The "Is AI Wrong?" Checklist
Spot when AI is confidently bluffing - weak zones, behavioral red flags, and a 60-second verify routine.
Outcome: catch AI’s confident mistakes before you act on them — with a 60-second routine you’ll actually use.
Who it’s for: anyone about to use, send, or believe something an AI told them.
The big idea — confidence is not correctness. AI is built to sound sure even when it’s guessing. OpenAI says it plainly: models “guess when uncertain, producing plausible yet incorrect statements instead of admitting uncertainty” — like a student bluffing on an exam. Your job isn’t to distrust everything. It’s to know which answers to check. These are the tells.
1. Be extra suspicious in AI’s weak zones
AI is “jagged” — brilliant in one spot, confidently wrong an inch away. It’s reliably weakest on:
- ☐ Recent events — anything after the model’s training cutoff (every model has one; check yours).
- ☐ Niche / local facts — obscure people, small businesses, your town, specialized fields.
- ☐ Exact math & counting — it predicts text, it doesn’t calculate (it miscounts the r’s in “strawberry”).
- ☐ Citations, quotes, dates, page numbers — the single thing it fabricates most.
In a real study of 758 consultants, people using AI on a task just past its ability were 19 percentage points less likely to get the right answer than people using no AI at all. Fast — and wrong.
2. The behavioral red flags
Two or more = verify before you trust.
- ☐ Confident, but no source. Sweeping claims, zero “according to…”. Fluency isn’t evidence.
- ☐ Citations you can’t click. Named studies, books, links, quotes that don’t exist or don’t say that. In one peer-reviewed test, 55% of an older model’s citations were fabricated (18% even for a top model) — and the fakes used real journal and author names. (Lawyers have been fined thousands for filing AI-invented court cases.)

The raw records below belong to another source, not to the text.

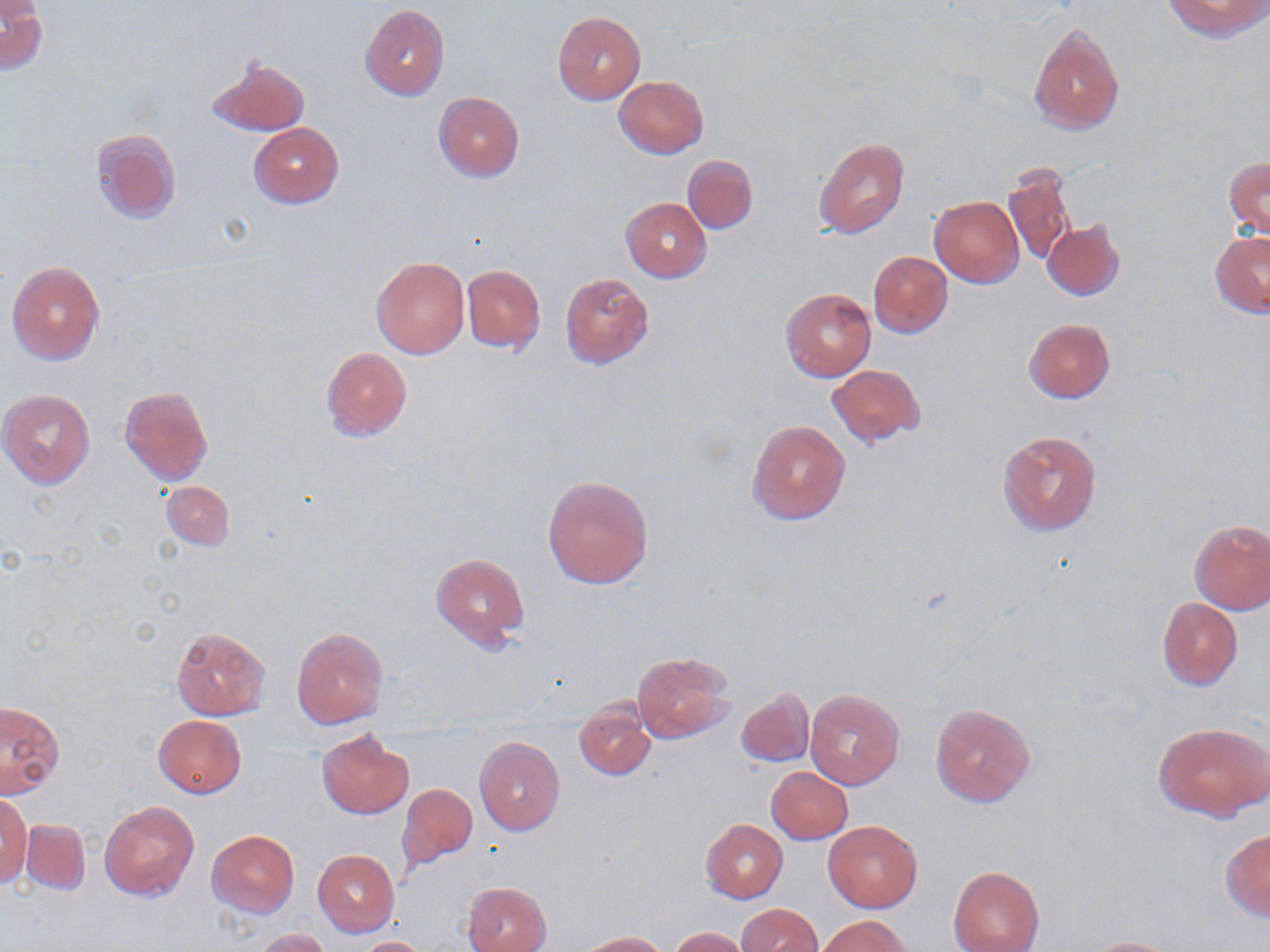

slide-level diagnosis = no evidence of blood parasites
field of view = single
uninfected red blood cell locations = approximate bounding boxes as [x1, y1, x2, y2] in pixels: [1163, 0, 1267, 42], [2, 1, 43, 27], [360, 3, 450, 100], [0, 7, 48, 76], [551, 12, 646, 104], [1026, 23, 1125, 136], [208, 58, 310, 137], [614, 76, 707, 158], [434, 92, 525, 182], [248, 122, 344, 209], [89, 128, 181, 224], [814, 138, 909, 239], [683, 155, 757, 234], [1226, 157, 1269, 236], [1003, 166, 1076, 267], [930, 197, 1023, 287], [621, 198, 712, 283], [1043, 221, 1124, 300], [1210, 232, 1270, 318], [868, 251, 952, 337], [370, 256, 470, 358], [6, 261, 104, 365], [462, 264, 545, 354], [559, 273, 654, 368], [781, 289, 875, 381], [1024, 318, 1115, 403], [321, 347, 412, 441], [826, 365, 928, 448], [119, 386, 214, 486], [1, 390, 98, 489], [747, 420, 850, 524], [997, 429, 1102, 538], [542, 473, 655, 590], [160, 480, 235, 550], [1188, 520, 1270, 614], [430, 553, 532, 650], [1157, 597, 1243, 689], [291, 626, 389, 730], [171, 628, 269, 721], [631, 653, 733, 741], [735, 688, 814, 768], [804, 688, 904, 791], [0, 700, 64, 798], [929, 702, 1036, 808], [575, 704, 656, 781], [154, 715, 245, 798], [1154, 721, 1268, 820], [318, 730, 412, 819], [474, 737, 565, 835], [767, 766, 853, 844], [398, 783, 477, 872], [1, 796, 32, 888], [101, 801, 199, 901], [21, 818, 91, 895], [701, 820, 787, 902], [823, 820, 922, 912], [207, 830, 298, 916], [1220, 830, 1270, 921], [313, 850, 399, 935], [949, 864, 1045, 952], [462, 881, 553, 952], [735, 903, 822, 952], [817, 916, 910, 952], [668, 927, 749, 952], [254, 928, 329, 952], [579, 931, 667, 951], [1083, 936, 1186, 952], [354, 937, 434, 952]
stain = May-Grünwald-Giemsa
magnification = 1000x
preparation = thin blood film
modality = light microscopy
image size = 1270×952 pixels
Report the malaria status of this cell.
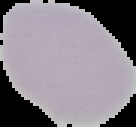

Uninfected.

Summary:
  - Image size: 136×127 pixels
  - Preparation: thin blood smear
  - Image type: segmented cell region on a black background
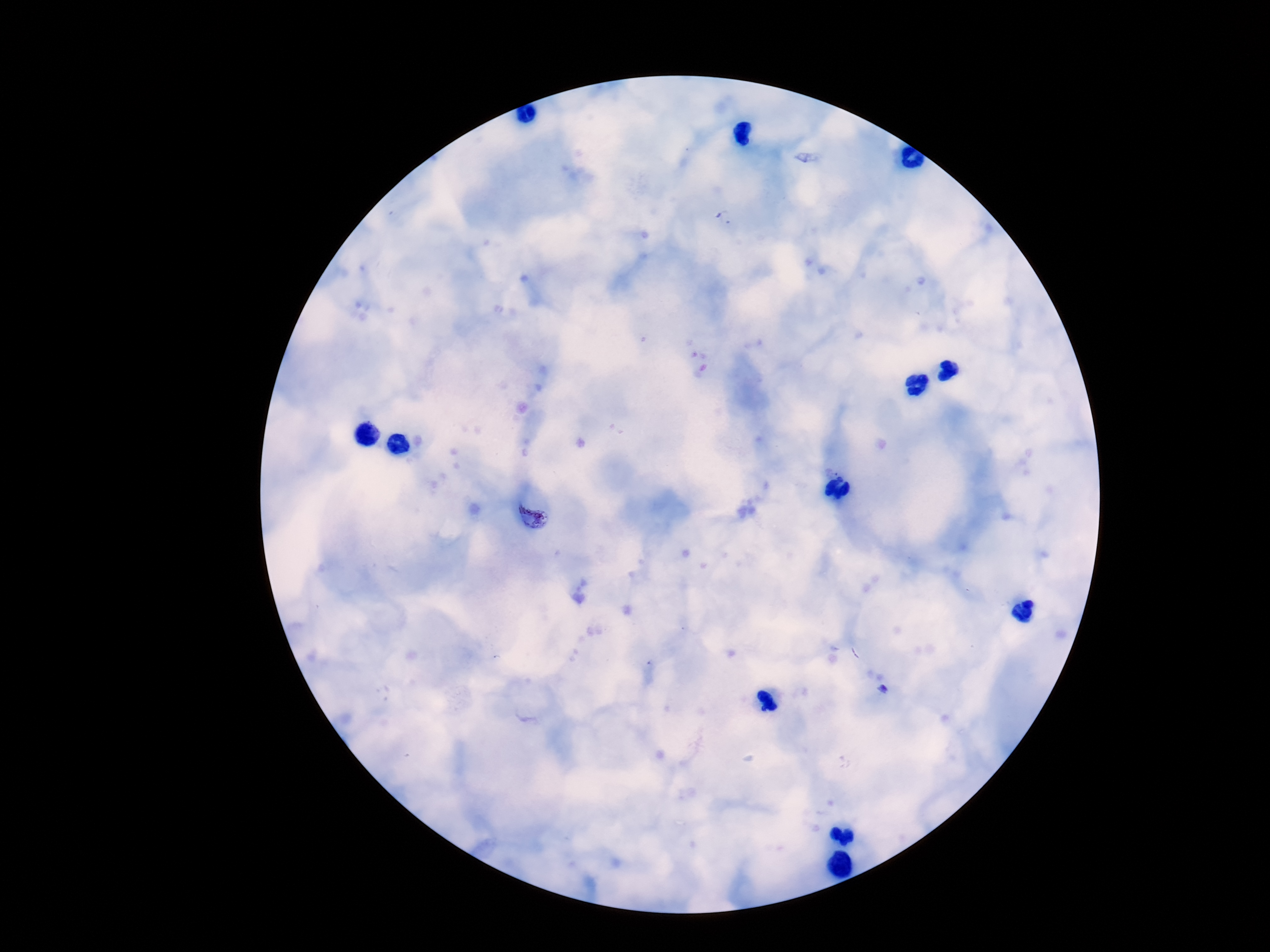
Approximate object centers, in pixels from the top-left corner.
Summary:
  - Plasmodium parasite locations: (x=532, y=516), (x=882, y=689)
  - Magnification: 100x
  - Capture: smartphone camera through the microscope eyepiece
  - Image size: 1270×952 pixels
  - Patient malaria status: positive
  - Field of view: one from this slide
  - Preparation: thick peripheral-blood smear
  - Stain: Giemsa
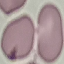

Summary:
  - Malaria status: uninfected
  - Image type: automatically extracted cell patch, resized to 64 × 64 pixels
  - Capture: smartphone through the microscope eyepiece
  - Stain: Giemsa
  - Preparation: thin blood smear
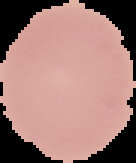
image size = 136×163 pixels
preparation = thin blood film
image type = segmented cell region with the area outside set to black
malaria status = uninfected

- ☐ Suspiciously specific. Exact numbers, dates, stats with no source. Made-up precision is camouflage, not credibility.
- ☐ It caves the instant you push back. Say “are you sure?” and it flips — that’s people-pleasing (sycophancy), not reasoning, and it flips right→wrong more often than the reverse. So don’t use “are you sure?” as your test.
- ☐ Too smooth to question. The more polished it reads, the more people skip checking — which is exactly the riskiest moment.
3. The 60-second verify (trust, then verify)
- Ask for the source — “What’s your source? Link it.” (Then actually look.)
- Confirm the source is real and says what the AI claims. Click the link: does it exist? Does it say that?
- Check one hard fact — the riskiest number, name, or claim — against a primary source (the original site, a report, your own records).
- If it matters, cross-check a second way — a fresh chat, a different tool, or “what would someone who disagrees say?”
A “smarter” model doesn’t save you: newer reasoning models sometimes hallucinate more (one scored ~1 wrong in 3 on a people-facts test). Verify regardless of which model you use.
4. The stakes dial — when to always verify independently
Medical · legal · financial · safety · anything you’ll publish or send · anything you can’t undo · anything about a real named person. Here AI is a draft assistant, never the final word. The makers agree: Anthropic tells users to “carefully scrutinize any high-stakes advice”; OpenAI says treat output as “a first draft, not a final source.”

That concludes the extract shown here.